I'm no lawyer, but as far as I can tell that just means the DOD thinks it is above the law.

But there are other justifications for Category III interrogation tactics put forward by the administration, and the fact that our government is stooping to this kind of reasoning is just awful. A DOD document written for Donald Rumsfeld in March of 2004 says: "to violate 2340 the actor must have specifically intended to disobey the law. Even if the defendant knows that severe pain will result from his actions, if causing such harm is not his objective, he lacks the requisite specific intent even though the defendant did not act in good faith." Alberto Gonzalez echoed this when he said, "the infliction of such pain must be the defendant's precise objective." If the torturer is doing his business simply to create pain, the Bush Administration is arguing, that is a violation of federal law. But if he/she tortures to extract information, the law no longer applies.

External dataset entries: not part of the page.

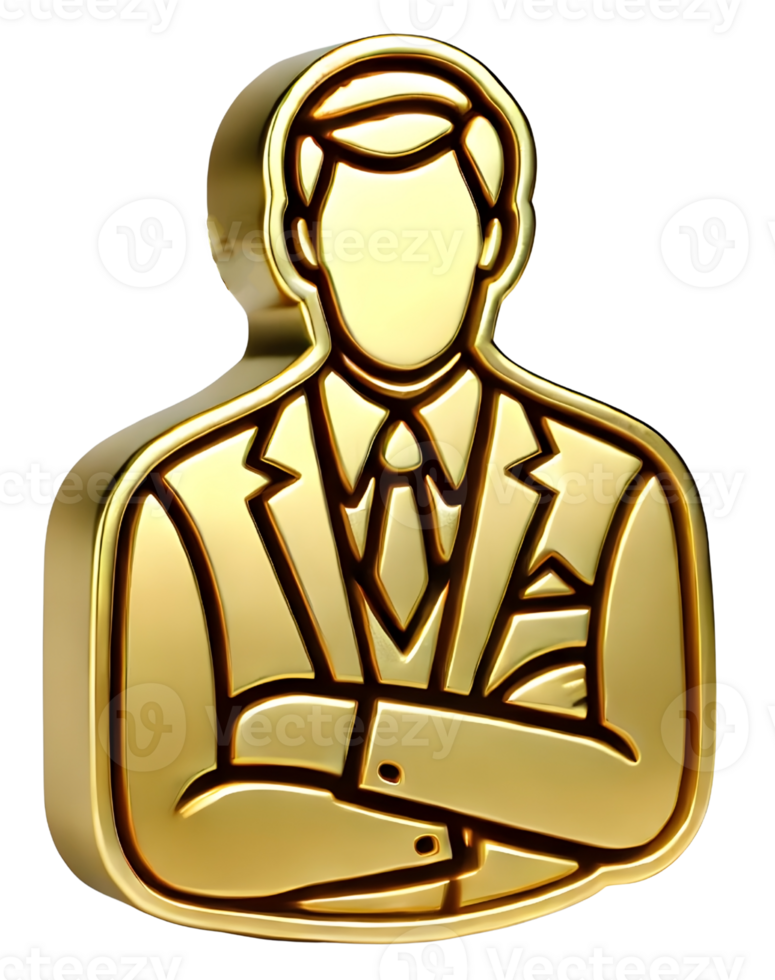 Gold Suit Icon of Man Celebrating Employee png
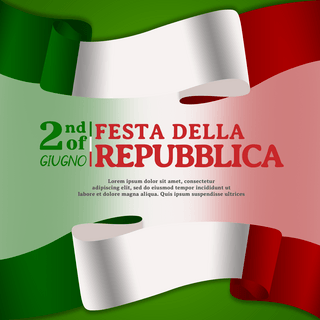 共和国海报海报模板_意大利共和国日简约撞色丝绸彩带社交媒体模板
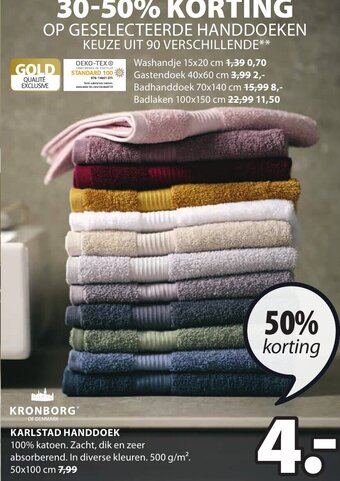 Jysk Kronborg Karlstad Handdoek 50x100cm aanbieding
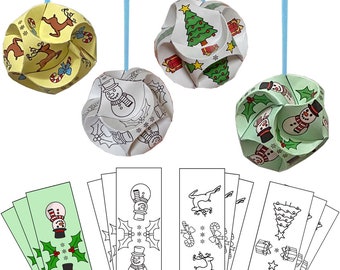 Origami Ball Kit. Paper DIY Craft to Make an Origami Ornament. No Tools Needed. Set of 10 Globes. Christmas Pattern. Color-Connect-Complete!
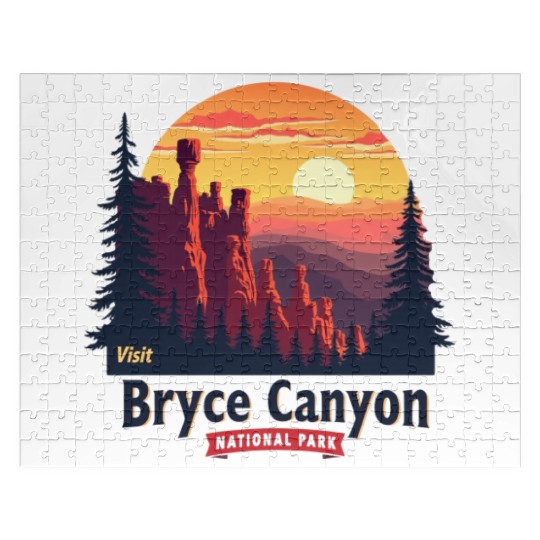 Bryce Canyon National Park Retro Illustraion V 02 Jigsaw Puzzles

If that's the case, then the Bush Administration can do anything it pleases to a detainee in order to get information, including the cruelest and most morbid forms of torture dating back centuries. What separates us from Uzbekistan and China, again? And what did the President say when he was visiting Panama? Wasn't it, "We do not torture"? In direction violation of federal law, Rummy's ensured we do just that.

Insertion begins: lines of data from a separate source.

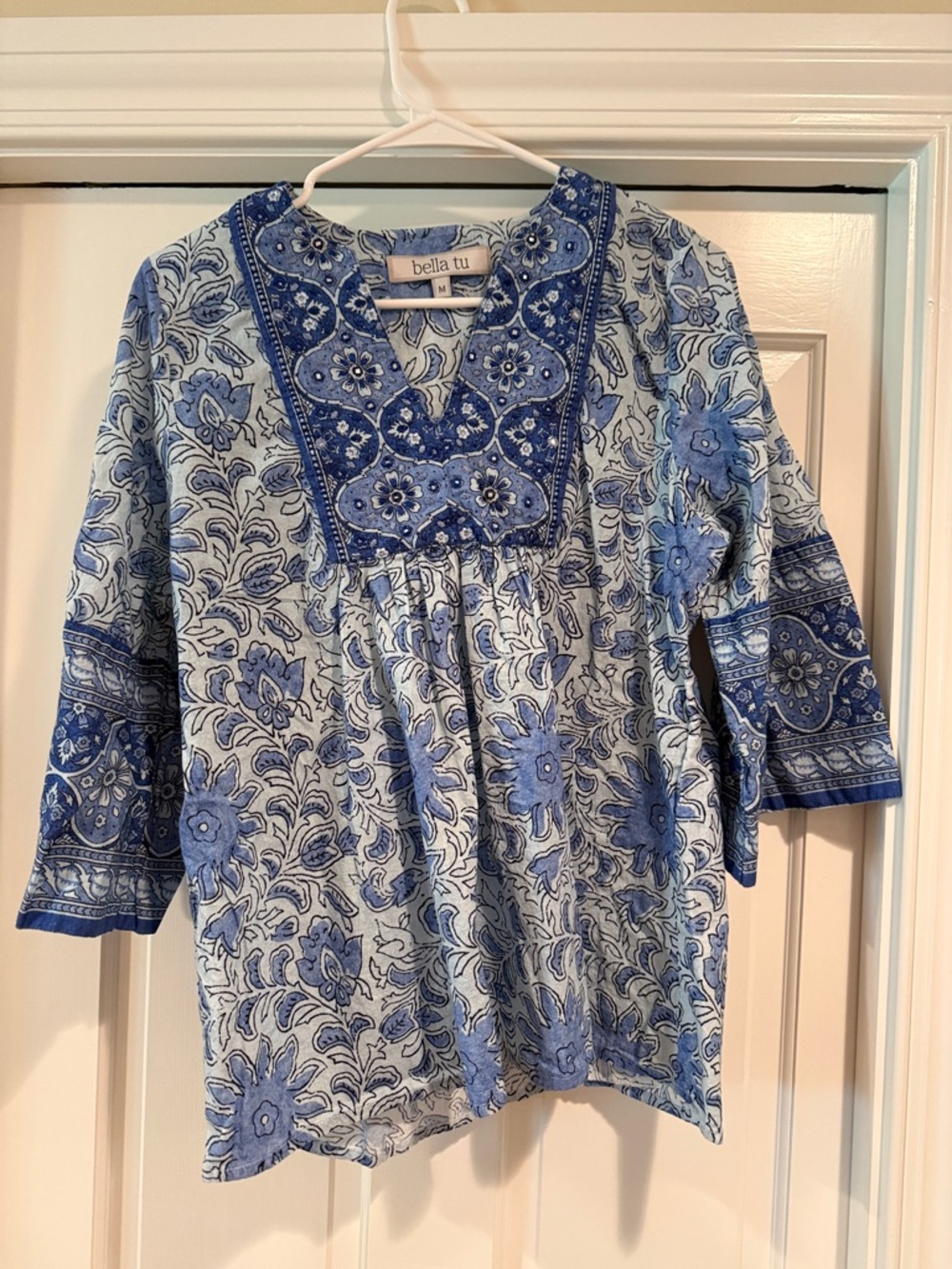 Bella Tu Blue Floral Embroidered V-Neck Tunic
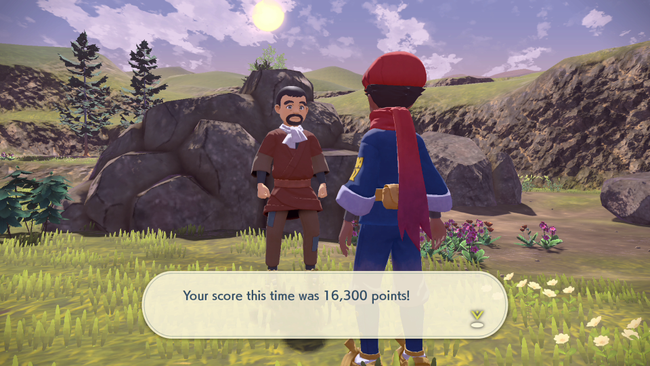 Winning the Ball Tossing mini game in Pokemon Legends Arceus.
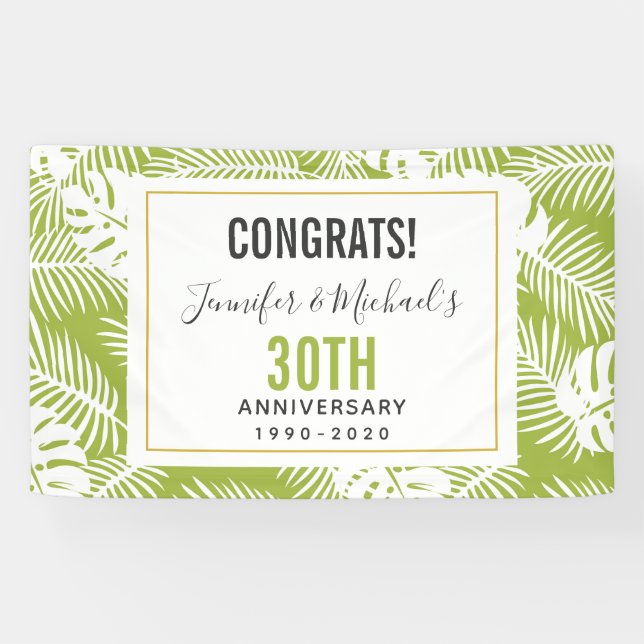 Banderoles Anniversaire du Motif de la jungle Feuille de Gree (Horizontal)
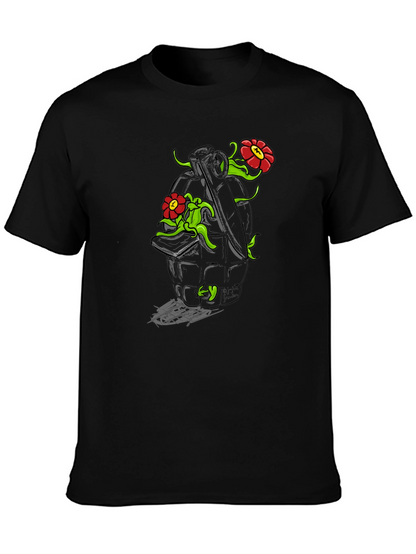 Floral Grenade Graphic Tee - Black Cotton T-Shirt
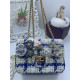 Дамска чантичка в каре с бяло и синьо, с цветя и златисти акценти ZSB-S-13 1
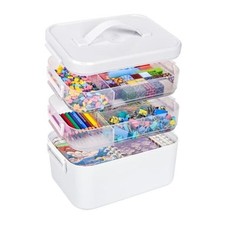 3-Tier Art Supply Storage Container, Stackable Craft Organizer Box Three-Layer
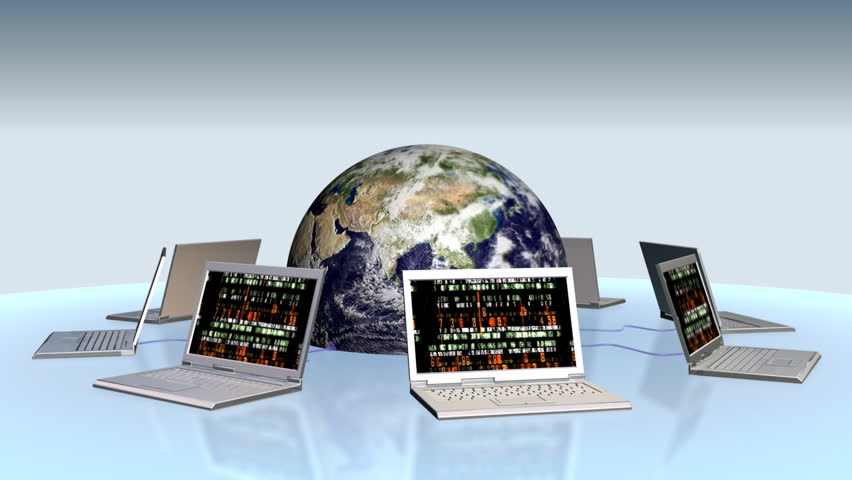 Earth and laptops with random numbers on screen,loop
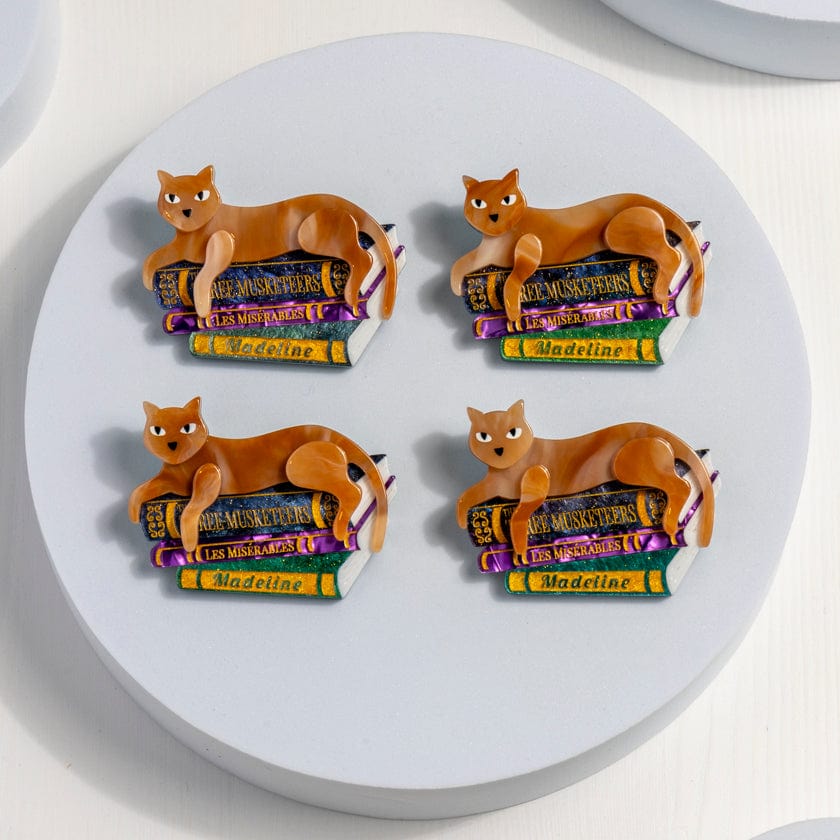 Cultured Cat Brooch  -  Erstwilder  -  Quirky Resin and Enamel Accessories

I don't know who this James Dobbins fellow is, but he sure does make a good point in the Wall Street Journal today regarding the Pentagon's new push to focus more on "nation building" in the wake of Iraq:

"There is wide recognition of the need to professionalize our response to postwar challenges," says James Dobbins, who oversaw a host of U.S. rebuilding efforts during the 1990s, mainly at the State Department, and who is now at the Rand Corp. think tank. "But there is also a whole range of criticism that says, 'If we get better at this, we might start doing it more often.' "

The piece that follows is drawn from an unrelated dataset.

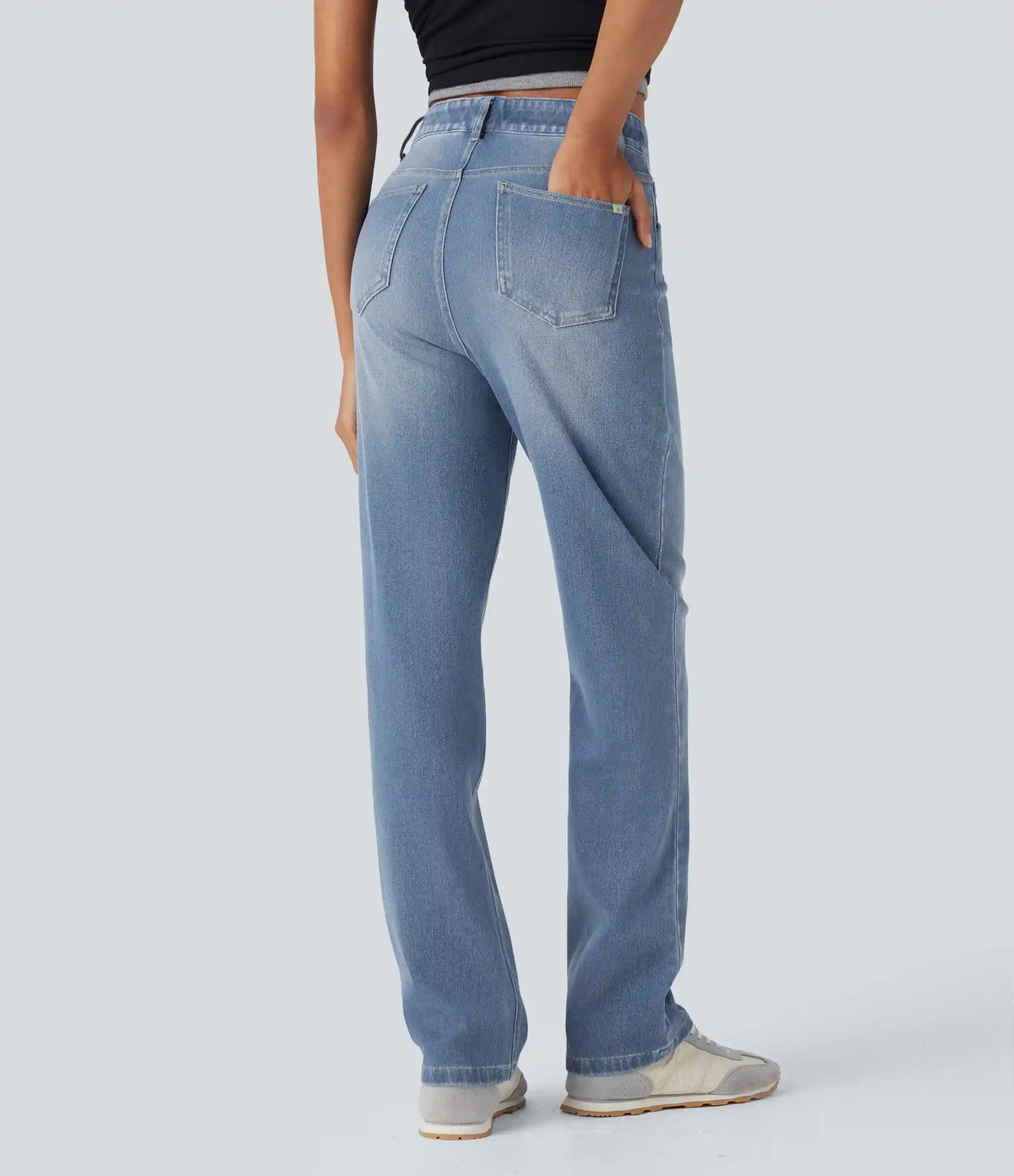 Halara Flex™ High Waisted Tummy Control Pockets Straight Leg Washed Casual Jeans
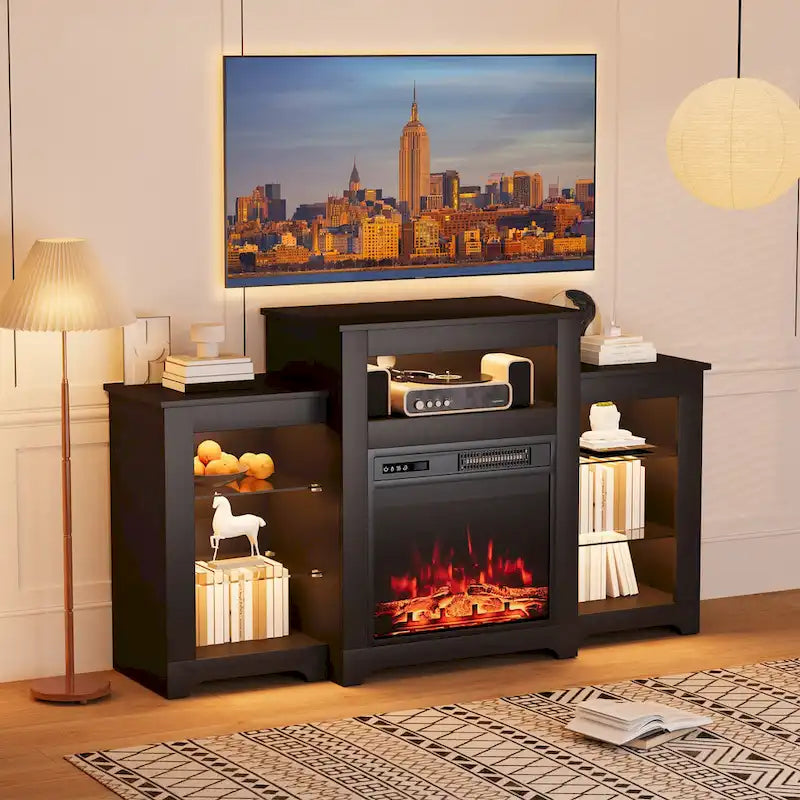 32 H TV Stand with Fireplace for TVs up to 80 - Remote Control, Energy-Efficient Heater, 16-Color Light Strip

It's almost enough to make one wish that the military's 'China hawks'—those who want to buy expensive new nuclear submarines rather than create more peacekeeping units—get their way. Well, almost. John Robb pointed out awhile back that some foreign policy strategists, notably Thomas Barnett, are hoping that the military's new nation-building forces will be used to "sweep the world of failed states and accelerate the end of history." Robb, by contrast, says that doing so "will only result in buckets of grief, blood, and red ink." In a related vein, David Chandler's essay from last October, "How 'State-Building' Weakens States," is a good counterpoint to the interventionist view.